TR2 (TNFR-related 2) is a recently identified member of the TNFR family with homology to TNFRII. We have demonstrated previously that TR2 mRNA is expressed in resting and activated human T cells and that TR2-Ig partially inhibits an allogeneic mixed leukocyte proliferation response. We now characterize TR2 further by the use of specific mAbs. Flow-cytometry analysis using TR2 mAbs confirmed that resting PBL express high levels of cell surface TR2, and that TR2 is widely expressed on all freshly isolated lymphocyte subpopulations.
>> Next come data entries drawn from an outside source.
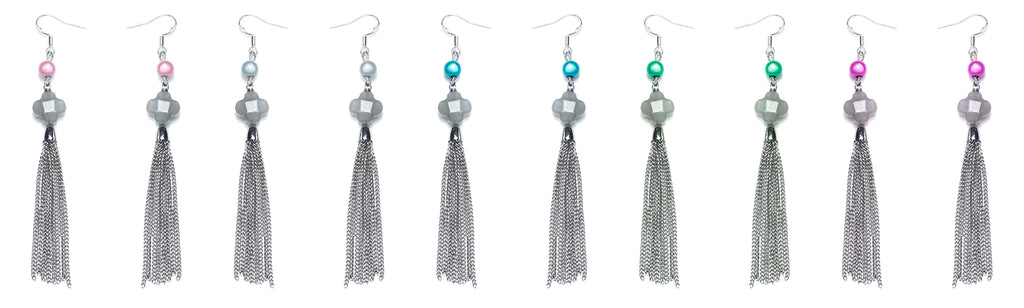 Tassel Earrings - Sterling Silver Earrings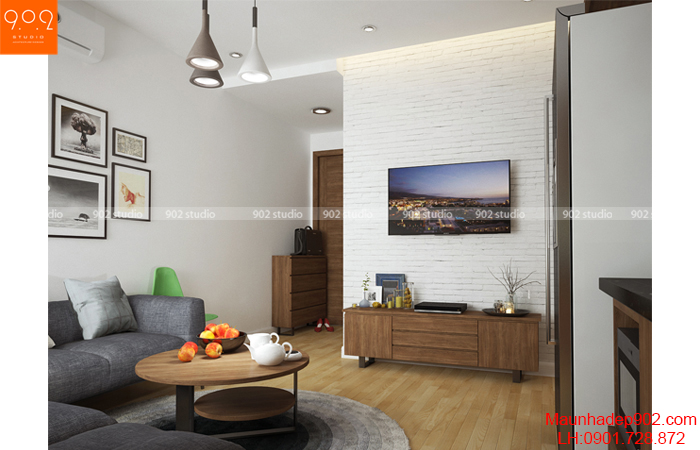 Thiết kế nội thất chung cư -Phòng khách 4 - NT15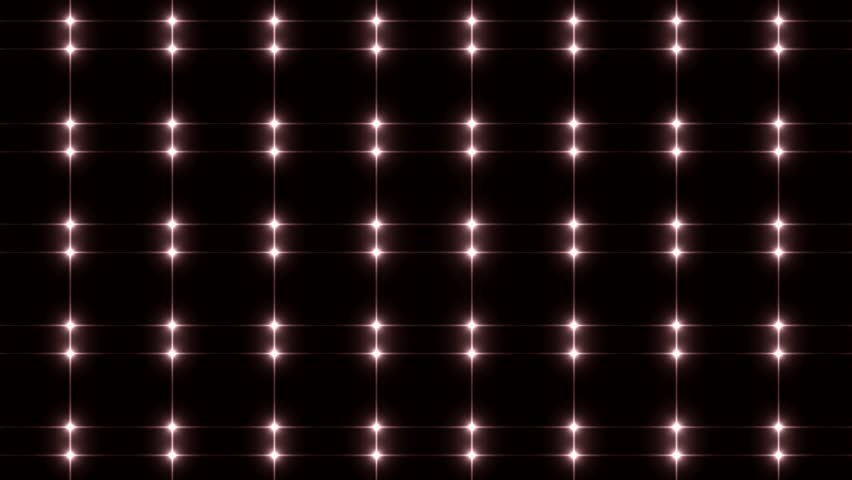Bright beautiful red disco background. Flood lights silver with glitter stars on black background. UHD 4k 4096.  Seamless loop. More videos in my portfolio. | Shutterstock HD Video #10527158
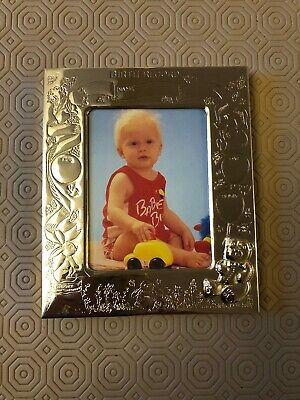 Silver Plated Photo Frame Baby Gift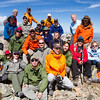 Soldiers to the Summit team on the summit of James Peak in Colorado.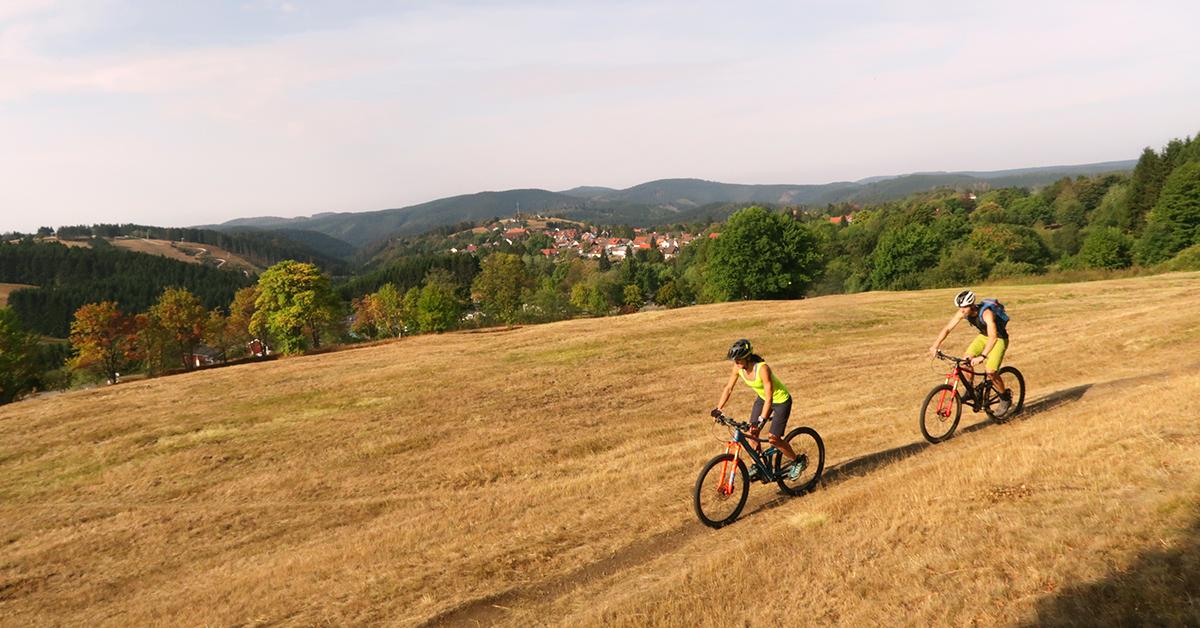 Mountainbiker bei St. Andreasberg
However, stimulation of purified T cells with either PHA or PHA plus PMA resulted in decreased surface expression within 48 h of activation before returning to resting levels at 72 h. TR2 mAbs inhibited CD4+ T cell proliferation in response to stimulation by immobilized CD3 or CD3 plus CD28 mAbs. Assay of culture supernatants by ELISA showed inhibition of TNF-alpha, IFN-gamma, IL-2, and IL-4 production, which, for IL-2 and TNF-alpha was also confirmed by intracellular cytokine staining. Furthermore, expression of activation markers on CD4+ T cells, including CD25, CD30, CD69, CD71, and OX40 (CD134), was inhibited. TR2 mAbs inhibited proliferation in a three-way MLR, and a response to soluble recall Ag, tetanus toxoid. In conclusion, these results suggest that TR2 is involved in the activation cascade of T cell responses and TR2 mAbs prevent optimal T cell proliferation, cytokine production, and expression of activation markers.